## Seitenauszug
□ □ □ □ □ □ □
Im Jahr 2017 wurden allein in Thüringen rund 27.000 Tonnen Asbest entsorgt. Davon kamen 6.700 Tonnen aus anderen Bundesländern und rund 5.000 Tonnen aus dem Ausland. Zahlen für 2018 liegen laut Ministerium noch nicht vor.
Deutlicher Anstieg von Asbest auf Mülldeponien
In Thüringen gibt es sieben Deponien, die Asbest entsorgen dürfen. Sechs davon sind in kommunaler Hand. Die Asbestmonodeponie in Caschwitz wird privat betrieben. Dorthin gingen laut Umweltministerium auch sämtliche asbesthaltigen Stoffe, die aus dem Ausland nach Thüringen gebracht wurden.
In den vergangenen zehn Jahren stieg die Menge asbesthaltiger Abfälle, die auf den Deponien landeten, deutlich. Im Jahr 2008 wurden nur 13.500 Tonnen Asbest entsorgt, bis zum Jahr 2017 verdoppelte sich diese Zahl.
□ □ □ □ □ □ □
## Bereitgestelltes Material

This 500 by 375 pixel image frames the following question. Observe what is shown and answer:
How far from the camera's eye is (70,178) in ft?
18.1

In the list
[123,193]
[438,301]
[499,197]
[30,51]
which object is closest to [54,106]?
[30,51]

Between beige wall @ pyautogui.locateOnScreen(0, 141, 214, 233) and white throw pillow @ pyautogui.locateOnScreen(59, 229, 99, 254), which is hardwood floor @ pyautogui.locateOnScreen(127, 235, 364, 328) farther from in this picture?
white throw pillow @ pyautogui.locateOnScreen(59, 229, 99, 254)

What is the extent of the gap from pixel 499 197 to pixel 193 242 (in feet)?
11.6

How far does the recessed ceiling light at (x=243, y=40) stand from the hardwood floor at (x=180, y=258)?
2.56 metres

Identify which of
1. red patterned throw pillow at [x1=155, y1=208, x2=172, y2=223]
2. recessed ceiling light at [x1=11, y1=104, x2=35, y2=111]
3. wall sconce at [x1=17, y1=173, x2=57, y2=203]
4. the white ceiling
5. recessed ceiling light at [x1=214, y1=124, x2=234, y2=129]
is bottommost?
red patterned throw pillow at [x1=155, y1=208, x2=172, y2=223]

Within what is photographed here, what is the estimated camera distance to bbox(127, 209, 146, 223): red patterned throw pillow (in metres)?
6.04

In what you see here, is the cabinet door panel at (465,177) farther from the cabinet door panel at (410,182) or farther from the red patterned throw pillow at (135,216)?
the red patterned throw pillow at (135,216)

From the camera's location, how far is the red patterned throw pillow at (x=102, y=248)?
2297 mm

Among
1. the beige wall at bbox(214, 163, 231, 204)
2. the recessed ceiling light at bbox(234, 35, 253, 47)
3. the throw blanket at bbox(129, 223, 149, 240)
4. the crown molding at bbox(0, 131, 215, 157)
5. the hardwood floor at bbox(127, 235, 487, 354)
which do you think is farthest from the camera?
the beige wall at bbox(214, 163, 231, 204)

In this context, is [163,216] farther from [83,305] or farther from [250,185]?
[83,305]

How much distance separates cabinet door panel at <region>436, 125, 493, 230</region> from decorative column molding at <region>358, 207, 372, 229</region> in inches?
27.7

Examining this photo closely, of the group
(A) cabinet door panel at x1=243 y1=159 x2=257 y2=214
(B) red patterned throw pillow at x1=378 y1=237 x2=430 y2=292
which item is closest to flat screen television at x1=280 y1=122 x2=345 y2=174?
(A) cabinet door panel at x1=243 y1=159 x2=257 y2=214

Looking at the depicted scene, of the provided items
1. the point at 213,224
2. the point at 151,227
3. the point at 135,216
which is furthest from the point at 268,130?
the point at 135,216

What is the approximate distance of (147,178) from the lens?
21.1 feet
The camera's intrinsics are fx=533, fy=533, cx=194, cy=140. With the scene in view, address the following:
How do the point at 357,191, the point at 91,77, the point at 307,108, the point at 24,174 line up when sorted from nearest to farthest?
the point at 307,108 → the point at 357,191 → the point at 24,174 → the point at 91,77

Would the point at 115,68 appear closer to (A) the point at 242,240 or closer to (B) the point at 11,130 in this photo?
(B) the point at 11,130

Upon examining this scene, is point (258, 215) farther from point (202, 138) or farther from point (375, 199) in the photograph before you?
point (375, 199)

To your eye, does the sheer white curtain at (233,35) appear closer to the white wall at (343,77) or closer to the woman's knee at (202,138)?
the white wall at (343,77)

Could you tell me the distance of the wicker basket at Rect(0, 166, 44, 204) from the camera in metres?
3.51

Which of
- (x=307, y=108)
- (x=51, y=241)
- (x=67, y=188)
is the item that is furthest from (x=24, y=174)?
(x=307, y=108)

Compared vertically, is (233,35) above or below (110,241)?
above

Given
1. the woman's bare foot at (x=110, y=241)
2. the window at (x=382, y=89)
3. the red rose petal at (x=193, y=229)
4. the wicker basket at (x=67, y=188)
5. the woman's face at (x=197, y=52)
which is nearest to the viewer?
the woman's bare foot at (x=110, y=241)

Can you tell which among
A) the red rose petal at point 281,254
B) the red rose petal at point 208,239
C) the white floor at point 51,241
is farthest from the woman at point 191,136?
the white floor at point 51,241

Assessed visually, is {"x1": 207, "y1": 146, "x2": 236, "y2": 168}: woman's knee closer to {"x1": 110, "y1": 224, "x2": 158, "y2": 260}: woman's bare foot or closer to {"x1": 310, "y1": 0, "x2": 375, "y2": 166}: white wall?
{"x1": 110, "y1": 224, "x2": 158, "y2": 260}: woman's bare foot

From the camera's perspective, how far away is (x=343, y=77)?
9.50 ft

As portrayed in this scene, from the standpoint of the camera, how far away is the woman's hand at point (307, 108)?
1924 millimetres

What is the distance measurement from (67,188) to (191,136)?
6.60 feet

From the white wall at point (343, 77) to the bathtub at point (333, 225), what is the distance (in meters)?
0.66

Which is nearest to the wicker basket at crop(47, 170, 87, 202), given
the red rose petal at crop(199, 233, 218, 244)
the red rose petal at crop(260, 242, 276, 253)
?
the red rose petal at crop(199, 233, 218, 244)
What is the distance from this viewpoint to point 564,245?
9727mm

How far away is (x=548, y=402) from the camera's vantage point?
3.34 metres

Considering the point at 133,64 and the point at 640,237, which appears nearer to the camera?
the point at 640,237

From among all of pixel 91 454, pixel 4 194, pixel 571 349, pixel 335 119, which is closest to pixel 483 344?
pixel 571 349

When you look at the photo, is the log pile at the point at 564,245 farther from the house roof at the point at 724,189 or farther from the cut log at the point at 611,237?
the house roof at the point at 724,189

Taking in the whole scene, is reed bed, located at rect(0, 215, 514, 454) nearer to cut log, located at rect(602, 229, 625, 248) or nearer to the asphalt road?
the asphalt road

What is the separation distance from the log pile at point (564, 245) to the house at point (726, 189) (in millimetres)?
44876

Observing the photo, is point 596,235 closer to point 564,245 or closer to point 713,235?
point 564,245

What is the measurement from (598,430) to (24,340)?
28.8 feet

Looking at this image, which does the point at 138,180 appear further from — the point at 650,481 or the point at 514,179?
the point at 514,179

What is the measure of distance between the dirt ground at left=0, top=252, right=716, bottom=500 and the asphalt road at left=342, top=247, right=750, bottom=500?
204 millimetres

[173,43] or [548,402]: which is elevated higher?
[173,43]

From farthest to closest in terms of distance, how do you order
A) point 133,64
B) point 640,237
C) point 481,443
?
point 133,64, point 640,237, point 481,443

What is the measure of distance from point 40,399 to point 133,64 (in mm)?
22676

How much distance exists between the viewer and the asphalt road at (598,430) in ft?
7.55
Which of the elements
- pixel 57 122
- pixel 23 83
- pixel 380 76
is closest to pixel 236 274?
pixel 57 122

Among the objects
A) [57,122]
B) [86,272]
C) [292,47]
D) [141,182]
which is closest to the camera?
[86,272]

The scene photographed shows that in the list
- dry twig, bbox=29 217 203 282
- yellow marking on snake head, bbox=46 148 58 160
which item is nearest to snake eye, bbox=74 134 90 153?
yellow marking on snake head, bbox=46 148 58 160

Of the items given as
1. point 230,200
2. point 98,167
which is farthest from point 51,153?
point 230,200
□ □ □ □ □ □ □
## Aufgaben
1. Kannst du den Teil der Auflistung, der mit der Zeile beginnt, die „Looking at this“ enthält, und bis zum Ende der Auflistung reicht, Zeile für Zeile unverändert abschreiben, einschließlich dieser ersten Zeile?
2. Wie geht der Text über die Asbestentsorgung in Thüringen weiter? Setz ihn im Anschluss an seinen letzten Satz fort.

## Erwartete Ausgaben
1.
Looking at this image, which does the point at 138,180 appear further from — the point at 650,481 or the point at 514,179?
the point at 514,179

What is the measure of distance between the dirt ground at left=0, top=252, right=716, bottom=500 and the asphalt road at left=342, top=247, right=750, bottom=500?
204 millimetres

[173,43] or [548,402]: which is elevated higher?
[173,43]

From farthest to closest in terms of distance, how do you order
A) point 133,64
B) point 640,237
C) point 481,443
?
point 133,64, point 640,237, point 481,443

What is the measure of distance from point 40,399 to point 133,64 (in mm)?
22676

How much distance exists between the viewer and the asphalt road at (598,430) in ft?
7.55
Which of the elements
- pixel 57 122
- pixel 23 83
- pixel 380 76
is closest to pixel 236 274?
pixel 57 122

Among the objects
A) [57,122]
B) [86,272]
C) [292,47]
D) [141,182]
which is closest to the camera?
[86,272]

The scene photographed shows that in the list
- dry twig, bbox=29 217 203 282
- yellow marking on snake head, bbox=46 148 58 160
which item is nearest to snake eye, bbox=74 134 90 153?
yellow marking on snake head, bbox=46 148 58 160

Of the items given as
1. point 230,200
2. point 98,167
which is farthest from point 51,153?
point 230,200

2.
Laut Umweltministerium werden Asbest-Abfälle in einer Verpackung deponiert, die keine Luft durchlässt. Wer asbesthaltiges Material zur Deponie bringt, muss demnach mit Kosten zwischen 50 bis 150 Euro pro Tonne für die Entsorgung rechnen.
Für die Entfernung von schädlichen Baumaterial ist Fachmann notwendig
Kritisch sei laut Moriske die Demontage von asbesthaltigen Baustoffen, da gerade beim Bohren, Sägen oder Abbrechen Staub entstehen kann. „Wenn Sie etwa ein Dach erneuern, dürfen Sie die Platten vorsichtig abschrauben, sorgsam abnehmen und verpackt zur Abnahmestelle bringen“, sagte Moriske. Allerdings müssten bei der Demontage Auflagen beachtet werden.
So dürfe das Material beispielsweise nicht offen transportiert werden. „Sie dürfen die Platten auch nicht mit der Brechstange herausbrechen“, sagte Moriske. Gerade bei größeren Flächen sei es angebracht, das Asbest-Material fachmännisch entfernen zu lassen.
Generell gebe es aber keine Verpflichtung, Platten mit festgebundenem Asbest zu entfernen. „Zum Problem werden Asbestplatten, wenn sie stark verwittern oder zerbröseln“, sagte Moriske.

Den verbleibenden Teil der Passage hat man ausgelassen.